When I first started in the offshoring game, the Philippines felt like an untapped goldmine. Talented professionals, competitive rates, and what seemed like endless possibilities for businesses looking to scale efficiently. Fast-forward to today, and I'm witnessing a seismic shift that's caught many employers completely off-guard.
The landscape has fundamentally changed, and if you're still approaching Philippines offshoring with the same mindset you had five years ago, you're likely setting yourself up for disappointment—or worse, contributing to a cycle that's harmful to both your business and the very people you're trying to help.
Let me introduce you to a concept that was virtually non-existent when I started in this industry: overemployment. It's become one of the fastest-growing trends in the Philippines, and it's fundamentally reshaping how offshore talent approaches work. Overemployment is exactly what it sounds like—talented professionals holding down multiple jobs simultaneously. But before you write this off as simple greed or dishonesty, you need to understand what's driving it.
The brutal reality is that many employers entered the offshoring space guns blazing, making grand promises to desperate freelancers, only to leave behind a wake of broken commitments and shattered trust. The aftermath? A generation of offshore workers who've adopted a "survivors" mentality, hedging their bets by working across multiple clients because they've learned—often the hard way—that relying on a single employer is a risk they simply can't afford.
If you're considering jumping onto Upwork or similar platforms to hire directly, I need to be blunt with you: you're essentially playing Russian roulette with your business outcomes. Don't get me wrong—exceptional talent absolutely exists on these platforms. The challenge is that for every genuinely committed professional, you'll encounter multiple candidates who are either overemployed or operating under circumstances that make long-term success nearly impossible.

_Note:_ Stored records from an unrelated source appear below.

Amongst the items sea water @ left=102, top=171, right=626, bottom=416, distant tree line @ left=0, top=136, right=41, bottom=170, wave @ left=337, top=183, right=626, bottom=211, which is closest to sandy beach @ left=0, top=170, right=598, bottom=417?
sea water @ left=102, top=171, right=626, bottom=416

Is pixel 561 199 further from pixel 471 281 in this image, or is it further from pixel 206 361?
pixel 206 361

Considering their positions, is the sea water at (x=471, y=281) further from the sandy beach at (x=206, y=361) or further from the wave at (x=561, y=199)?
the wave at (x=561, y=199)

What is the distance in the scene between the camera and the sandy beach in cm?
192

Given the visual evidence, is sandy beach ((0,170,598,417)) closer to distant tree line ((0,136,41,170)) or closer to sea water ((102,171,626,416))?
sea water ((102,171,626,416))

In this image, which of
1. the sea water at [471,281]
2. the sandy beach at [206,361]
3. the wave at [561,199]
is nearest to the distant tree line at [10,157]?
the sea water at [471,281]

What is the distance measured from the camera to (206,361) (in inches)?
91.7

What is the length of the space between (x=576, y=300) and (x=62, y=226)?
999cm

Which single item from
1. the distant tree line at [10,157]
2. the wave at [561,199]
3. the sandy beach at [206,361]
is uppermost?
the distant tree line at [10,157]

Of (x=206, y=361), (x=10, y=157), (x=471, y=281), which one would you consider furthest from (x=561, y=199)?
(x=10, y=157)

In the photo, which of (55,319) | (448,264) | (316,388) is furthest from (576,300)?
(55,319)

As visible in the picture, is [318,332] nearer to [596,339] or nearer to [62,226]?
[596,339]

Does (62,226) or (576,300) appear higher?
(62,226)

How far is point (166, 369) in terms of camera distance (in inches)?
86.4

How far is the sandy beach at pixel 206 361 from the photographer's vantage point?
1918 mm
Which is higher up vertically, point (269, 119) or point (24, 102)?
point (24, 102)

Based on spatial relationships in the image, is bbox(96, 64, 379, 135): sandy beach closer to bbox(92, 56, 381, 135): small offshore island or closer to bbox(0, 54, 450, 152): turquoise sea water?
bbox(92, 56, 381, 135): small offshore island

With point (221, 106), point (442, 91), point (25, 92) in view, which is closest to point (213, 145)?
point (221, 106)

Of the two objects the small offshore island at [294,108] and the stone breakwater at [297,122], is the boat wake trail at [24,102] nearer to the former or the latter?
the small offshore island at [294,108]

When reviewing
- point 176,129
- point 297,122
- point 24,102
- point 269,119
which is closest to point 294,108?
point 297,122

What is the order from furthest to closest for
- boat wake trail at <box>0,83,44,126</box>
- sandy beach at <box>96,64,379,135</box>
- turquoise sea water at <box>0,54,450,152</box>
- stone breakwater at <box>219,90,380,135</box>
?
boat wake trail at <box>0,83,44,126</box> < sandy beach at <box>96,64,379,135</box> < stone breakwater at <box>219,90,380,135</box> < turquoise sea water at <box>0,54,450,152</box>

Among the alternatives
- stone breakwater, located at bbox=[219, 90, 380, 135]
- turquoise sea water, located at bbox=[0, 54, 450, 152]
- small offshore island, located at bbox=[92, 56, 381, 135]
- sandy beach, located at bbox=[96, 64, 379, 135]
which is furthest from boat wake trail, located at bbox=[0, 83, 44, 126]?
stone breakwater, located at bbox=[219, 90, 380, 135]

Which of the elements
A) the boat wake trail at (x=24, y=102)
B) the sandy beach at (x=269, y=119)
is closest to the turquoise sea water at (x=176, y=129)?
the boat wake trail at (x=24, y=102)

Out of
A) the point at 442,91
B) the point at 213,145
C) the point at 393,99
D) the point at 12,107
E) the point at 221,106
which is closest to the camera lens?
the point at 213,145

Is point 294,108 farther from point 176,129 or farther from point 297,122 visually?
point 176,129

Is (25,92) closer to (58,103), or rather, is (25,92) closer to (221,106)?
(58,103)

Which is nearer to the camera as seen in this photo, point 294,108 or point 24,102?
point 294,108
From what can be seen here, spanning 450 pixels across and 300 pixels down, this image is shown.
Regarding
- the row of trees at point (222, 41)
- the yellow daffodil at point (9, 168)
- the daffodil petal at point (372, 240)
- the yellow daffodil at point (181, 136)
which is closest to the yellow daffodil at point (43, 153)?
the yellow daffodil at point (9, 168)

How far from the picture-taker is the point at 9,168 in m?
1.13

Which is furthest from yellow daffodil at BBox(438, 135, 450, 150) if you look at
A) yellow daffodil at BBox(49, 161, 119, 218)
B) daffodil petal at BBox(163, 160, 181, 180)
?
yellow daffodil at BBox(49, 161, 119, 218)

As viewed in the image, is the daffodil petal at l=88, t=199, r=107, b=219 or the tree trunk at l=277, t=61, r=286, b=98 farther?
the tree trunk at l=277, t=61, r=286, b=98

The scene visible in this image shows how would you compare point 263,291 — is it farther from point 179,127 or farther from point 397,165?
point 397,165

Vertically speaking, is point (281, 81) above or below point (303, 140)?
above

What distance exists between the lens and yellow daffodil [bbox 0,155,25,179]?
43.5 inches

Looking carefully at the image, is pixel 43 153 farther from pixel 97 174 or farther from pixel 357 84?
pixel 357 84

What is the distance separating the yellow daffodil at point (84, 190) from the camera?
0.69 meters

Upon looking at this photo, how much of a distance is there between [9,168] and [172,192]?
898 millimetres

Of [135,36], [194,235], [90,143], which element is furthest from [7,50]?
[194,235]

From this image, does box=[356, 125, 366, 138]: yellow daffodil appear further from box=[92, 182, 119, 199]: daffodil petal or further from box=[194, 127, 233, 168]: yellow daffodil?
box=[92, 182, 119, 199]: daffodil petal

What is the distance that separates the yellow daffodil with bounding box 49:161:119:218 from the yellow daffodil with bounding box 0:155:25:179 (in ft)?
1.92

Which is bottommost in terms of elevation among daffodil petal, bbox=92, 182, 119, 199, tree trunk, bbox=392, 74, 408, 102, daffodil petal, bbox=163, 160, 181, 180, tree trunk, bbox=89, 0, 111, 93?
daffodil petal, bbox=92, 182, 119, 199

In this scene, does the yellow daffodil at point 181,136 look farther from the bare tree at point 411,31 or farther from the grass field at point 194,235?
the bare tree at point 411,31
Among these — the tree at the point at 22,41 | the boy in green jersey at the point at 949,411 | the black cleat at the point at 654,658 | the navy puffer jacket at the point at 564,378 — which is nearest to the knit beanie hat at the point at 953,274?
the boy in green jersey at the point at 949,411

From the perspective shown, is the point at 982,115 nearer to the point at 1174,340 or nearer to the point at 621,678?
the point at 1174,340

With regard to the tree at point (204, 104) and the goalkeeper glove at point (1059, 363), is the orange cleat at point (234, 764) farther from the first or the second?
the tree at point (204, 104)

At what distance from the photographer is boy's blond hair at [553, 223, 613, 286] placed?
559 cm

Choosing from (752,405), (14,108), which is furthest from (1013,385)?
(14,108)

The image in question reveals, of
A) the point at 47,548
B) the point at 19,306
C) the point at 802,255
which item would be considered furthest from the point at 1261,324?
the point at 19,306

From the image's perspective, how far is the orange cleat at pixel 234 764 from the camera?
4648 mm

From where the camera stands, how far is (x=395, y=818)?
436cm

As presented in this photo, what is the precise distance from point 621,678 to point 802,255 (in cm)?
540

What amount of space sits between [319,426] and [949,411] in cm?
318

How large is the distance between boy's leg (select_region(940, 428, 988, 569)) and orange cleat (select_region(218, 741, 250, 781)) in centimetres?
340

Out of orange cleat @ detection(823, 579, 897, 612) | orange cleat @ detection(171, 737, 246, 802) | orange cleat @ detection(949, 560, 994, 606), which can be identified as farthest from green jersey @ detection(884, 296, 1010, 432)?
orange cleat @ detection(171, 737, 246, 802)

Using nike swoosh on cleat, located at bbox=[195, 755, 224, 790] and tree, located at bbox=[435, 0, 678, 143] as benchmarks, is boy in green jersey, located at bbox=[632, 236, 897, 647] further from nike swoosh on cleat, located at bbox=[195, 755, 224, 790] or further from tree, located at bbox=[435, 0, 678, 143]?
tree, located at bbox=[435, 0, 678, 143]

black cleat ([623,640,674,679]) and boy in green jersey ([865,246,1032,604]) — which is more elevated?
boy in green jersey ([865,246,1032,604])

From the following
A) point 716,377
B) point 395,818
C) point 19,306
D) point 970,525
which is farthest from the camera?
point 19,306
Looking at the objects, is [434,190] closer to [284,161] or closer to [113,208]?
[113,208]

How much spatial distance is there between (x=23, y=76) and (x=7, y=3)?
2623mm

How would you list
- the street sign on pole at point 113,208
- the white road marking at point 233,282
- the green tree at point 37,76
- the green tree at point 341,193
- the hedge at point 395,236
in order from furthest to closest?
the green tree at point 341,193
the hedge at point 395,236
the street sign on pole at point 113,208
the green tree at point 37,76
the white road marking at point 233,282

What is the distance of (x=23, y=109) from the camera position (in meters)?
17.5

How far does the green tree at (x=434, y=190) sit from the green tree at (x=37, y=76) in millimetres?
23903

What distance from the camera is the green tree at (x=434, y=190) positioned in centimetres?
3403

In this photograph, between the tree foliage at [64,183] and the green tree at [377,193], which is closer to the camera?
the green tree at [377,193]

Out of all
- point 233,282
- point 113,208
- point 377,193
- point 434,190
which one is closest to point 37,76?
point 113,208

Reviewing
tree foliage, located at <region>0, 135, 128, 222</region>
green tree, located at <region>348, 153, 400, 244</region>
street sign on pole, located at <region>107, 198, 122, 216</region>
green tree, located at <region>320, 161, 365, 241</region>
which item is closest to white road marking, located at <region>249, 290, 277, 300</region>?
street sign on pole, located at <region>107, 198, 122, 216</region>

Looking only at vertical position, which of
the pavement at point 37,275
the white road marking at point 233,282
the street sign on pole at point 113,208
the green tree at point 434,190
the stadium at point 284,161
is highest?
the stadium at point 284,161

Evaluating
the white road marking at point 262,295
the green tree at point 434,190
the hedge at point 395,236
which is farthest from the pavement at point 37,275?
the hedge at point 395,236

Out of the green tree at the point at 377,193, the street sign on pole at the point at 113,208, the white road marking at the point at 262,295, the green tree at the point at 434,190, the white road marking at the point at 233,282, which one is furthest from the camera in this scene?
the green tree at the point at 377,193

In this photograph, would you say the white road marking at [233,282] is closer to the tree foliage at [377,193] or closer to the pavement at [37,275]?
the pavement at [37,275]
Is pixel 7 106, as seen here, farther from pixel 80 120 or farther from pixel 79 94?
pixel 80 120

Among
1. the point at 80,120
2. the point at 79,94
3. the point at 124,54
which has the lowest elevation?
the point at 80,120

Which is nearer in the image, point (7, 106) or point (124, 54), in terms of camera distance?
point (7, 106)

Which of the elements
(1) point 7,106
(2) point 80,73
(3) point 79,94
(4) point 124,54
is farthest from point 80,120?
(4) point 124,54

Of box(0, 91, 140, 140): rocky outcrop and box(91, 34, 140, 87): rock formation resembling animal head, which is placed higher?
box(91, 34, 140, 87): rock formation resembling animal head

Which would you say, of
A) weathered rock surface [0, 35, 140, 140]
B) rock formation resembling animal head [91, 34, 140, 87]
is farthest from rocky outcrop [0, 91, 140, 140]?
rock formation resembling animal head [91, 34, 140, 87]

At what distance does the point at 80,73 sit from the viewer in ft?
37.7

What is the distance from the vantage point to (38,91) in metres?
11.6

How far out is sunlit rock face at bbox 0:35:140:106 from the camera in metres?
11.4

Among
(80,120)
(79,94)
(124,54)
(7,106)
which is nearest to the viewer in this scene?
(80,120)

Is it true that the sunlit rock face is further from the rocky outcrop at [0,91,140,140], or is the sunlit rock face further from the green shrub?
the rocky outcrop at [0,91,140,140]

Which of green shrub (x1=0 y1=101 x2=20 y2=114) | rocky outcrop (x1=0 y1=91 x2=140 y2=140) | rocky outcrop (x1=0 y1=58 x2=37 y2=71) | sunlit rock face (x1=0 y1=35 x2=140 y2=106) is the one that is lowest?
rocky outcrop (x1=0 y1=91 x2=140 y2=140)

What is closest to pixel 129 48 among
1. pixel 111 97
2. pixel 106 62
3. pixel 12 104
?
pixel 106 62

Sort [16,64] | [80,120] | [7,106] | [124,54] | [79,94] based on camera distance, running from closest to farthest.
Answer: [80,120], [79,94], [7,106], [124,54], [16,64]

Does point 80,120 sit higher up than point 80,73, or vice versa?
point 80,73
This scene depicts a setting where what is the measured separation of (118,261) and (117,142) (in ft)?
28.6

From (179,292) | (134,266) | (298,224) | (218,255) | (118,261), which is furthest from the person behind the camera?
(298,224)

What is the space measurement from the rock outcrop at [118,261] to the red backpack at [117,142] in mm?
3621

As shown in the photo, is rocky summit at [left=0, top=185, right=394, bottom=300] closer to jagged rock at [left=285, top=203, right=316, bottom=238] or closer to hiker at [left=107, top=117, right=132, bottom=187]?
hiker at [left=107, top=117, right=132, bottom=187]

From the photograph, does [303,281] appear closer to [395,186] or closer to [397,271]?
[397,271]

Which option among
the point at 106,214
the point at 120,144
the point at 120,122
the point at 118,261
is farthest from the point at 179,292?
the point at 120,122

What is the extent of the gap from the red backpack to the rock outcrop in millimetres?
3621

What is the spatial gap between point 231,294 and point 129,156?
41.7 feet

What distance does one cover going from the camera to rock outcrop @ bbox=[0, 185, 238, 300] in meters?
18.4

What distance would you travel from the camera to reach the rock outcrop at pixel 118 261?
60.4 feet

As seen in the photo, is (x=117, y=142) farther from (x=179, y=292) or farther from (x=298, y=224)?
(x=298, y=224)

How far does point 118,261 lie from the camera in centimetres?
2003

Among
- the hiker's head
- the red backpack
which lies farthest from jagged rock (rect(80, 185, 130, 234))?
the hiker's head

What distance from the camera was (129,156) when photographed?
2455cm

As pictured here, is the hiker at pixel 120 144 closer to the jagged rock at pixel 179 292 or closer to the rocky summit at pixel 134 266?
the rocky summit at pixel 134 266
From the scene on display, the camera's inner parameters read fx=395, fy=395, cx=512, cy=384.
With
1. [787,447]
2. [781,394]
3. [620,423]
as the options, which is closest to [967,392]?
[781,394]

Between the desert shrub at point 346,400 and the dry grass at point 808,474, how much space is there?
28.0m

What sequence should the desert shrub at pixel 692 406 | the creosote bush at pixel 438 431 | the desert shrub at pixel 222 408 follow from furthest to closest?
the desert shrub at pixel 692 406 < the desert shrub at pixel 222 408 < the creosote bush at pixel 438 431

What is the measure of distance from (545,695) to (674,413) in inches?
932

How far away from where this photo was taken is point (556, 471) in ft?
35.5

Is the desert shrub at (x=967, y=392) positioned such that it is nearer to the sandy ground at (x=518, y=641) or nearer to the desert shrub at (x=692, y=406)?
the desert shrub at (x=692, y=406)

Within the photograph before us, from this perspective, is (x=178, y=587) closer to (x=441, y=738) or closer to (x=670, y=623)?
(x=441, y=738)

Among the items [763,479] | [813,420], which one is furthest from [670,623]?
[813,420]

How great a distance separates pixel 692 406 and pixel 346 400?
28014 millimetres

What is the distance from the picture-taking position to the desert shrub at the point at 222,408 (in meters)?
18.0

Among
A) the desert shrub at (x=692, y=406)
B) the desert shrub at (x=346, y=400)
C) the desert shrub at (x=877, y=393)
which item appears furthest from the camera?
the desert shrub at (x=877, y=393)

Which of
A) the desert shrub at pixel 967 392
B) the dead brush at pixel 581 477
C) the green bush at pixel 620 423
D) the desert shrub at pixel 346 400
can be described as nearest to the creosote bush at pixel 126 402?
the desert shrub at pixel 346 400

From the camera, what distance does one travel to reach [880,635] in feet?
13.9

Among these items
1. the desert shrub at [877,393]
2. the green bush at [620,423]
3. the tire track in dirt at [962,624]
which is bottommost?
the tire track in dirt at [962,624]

Here's what most employers don't realise about the freelance landscape in the Philippines: Freelancers can't access the meaningful healthcare coverage that's essential in the Philippines. When someone's worried about medical emergencies, their focus isn't entirely on your project—it's on survival. Without access to government structures equivalent to superannuation, freelancers can't build long-term savings. They also can't access lending for property or even emergency funds, creating a constant undercurrent of financial anxiety.
In Filipino culture, family influence carries enormous weight. Freelancing is often viewed as unstable work, and families who've invested heavily in their children's education expect the security that comes with formal employment under an incorporated company. When you hire a freelancer, you're often hiring someone whose family considers them to have "tried and failed" at securing proper employment—regardless of their actual skills. The underlying sentiment from the family will be one of your job is unstable and you should look for work with an incorporated company.